El calor del cigarrillo empezaba a quemarle los dedos y lo apagó en los restos del desayuno. Hacía tiempo que no se sentía así, atiborrada de felicidad. Dio un respingo llena de emoción sin soltar la nota y cogió el teléfono. No había línea. Se había olvidado. Había cortado la línea. Tras echarle un último vistazo, terminó de memorizar el cuadradito de papel, lo dobló cuidadosamente y se lo tragó. Afuera el canto de la cigarra se expandía como el cólera o la peste sobre París.
Pensó, mientras rumiaba el estilo epistolar de Karan, en aquellos documentales rusos que se hacían en la década de los diez sobre ciertos experimentos biológicos japoneses tras la bomba de Hiroshima, variaciones más o menos abyectas de Philosophy of a Knife de Iskanov, que sus padres le llevaban a ver, de pequeña, en el cine comunal: montajes en los que se prefiguraban laberintos irresistibles para la mente absorta en imágenes de cuerpos tumefactos, muertos o medio fallecidos. Entonces reparó otra vez, aunque más bien lo estaba percibiendo como la primera, del crimen sentimental y sexual que había perpetrado ella solita en aquella casa. Por primera vez (y ésta lo era sin lugar a dudas) había infringido el mayor dolor. Era consciente. El ataque metálico de la cigarra consiguió excitarla de nuevo, recordó aquel dildo electroacústico que tuvo la oportunidad de probar en Tokio las navidades pasadas. Afuera el sol estaba en su cenit, le esperaba una hermosa tarde de verano para ella sola. Era una puta lesbiana mujer libre y sabía manejarse por sí misma. Aún sentía la quemazón entre sus dedos, entre las piernas, en los pliegues y ondulaciones de la carne. En el reverso Karan había apuntado la dirección del hotel y un número de cuenta, asociado a un código y a ninguna traba, que acabaría por devolverle sus vacaciones, evitándole estorbos, posibles incomodidades. Pero ella era consciente, y se bastaba por sí misma. La muerte no era más que una artificiosa afección laica, una pseudoicteria provocada por la ingesta de ácido pícrico en la Gran Guerra de 1917.
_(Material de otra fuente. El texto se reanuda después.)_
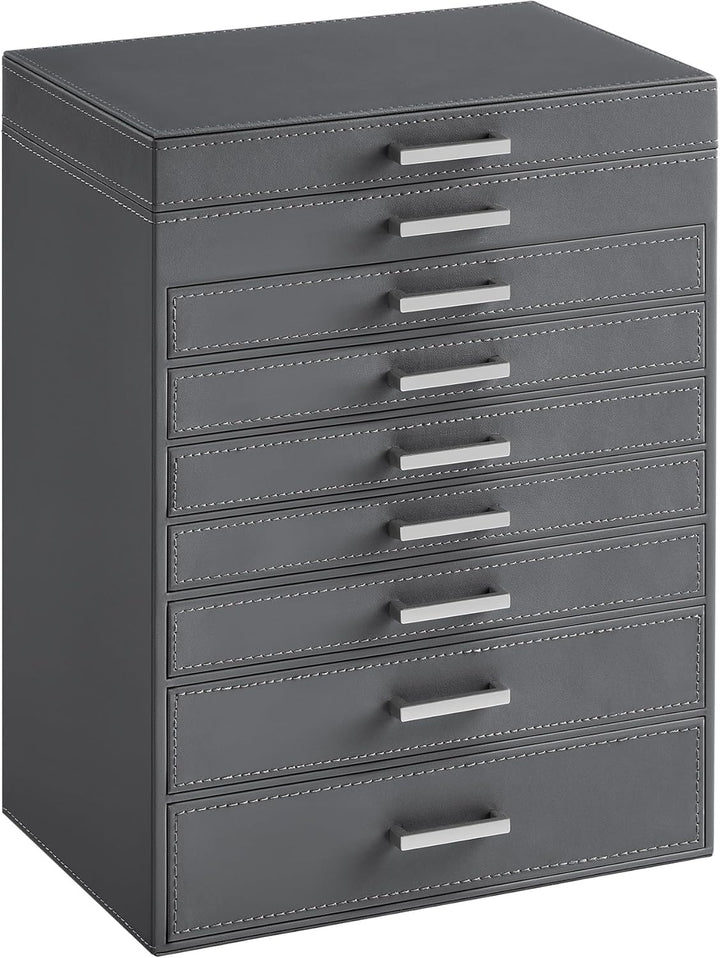 SONGMICS Schmuckkästchen 8 Ebenen, Schmuckkasten mit grossem Spiegel, Schmuckschatulle, 7 Schubladen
Puso el canal local. Lo de siempre: la prima Ali recomienda Plumisodio, hará que las células cutáneas se regeneren por medio de un masaje dérmico. Entrará en el sorteo de un pequeño autómata de bolsillo, y un kit de baño Siemens especialmente pensado contra la sequedad vaginal. Esa misma tarde cogería el autobús de la playa, se llevaría a Turek. Escogerían juntos una nueva víctima. El ritual de todas las semanas. Aunque lo primero ahora iba a ser plastificar a aquella desgraciada, a aquel ángel troceado. Lo segundo, limpiar sus plumas y su sangre.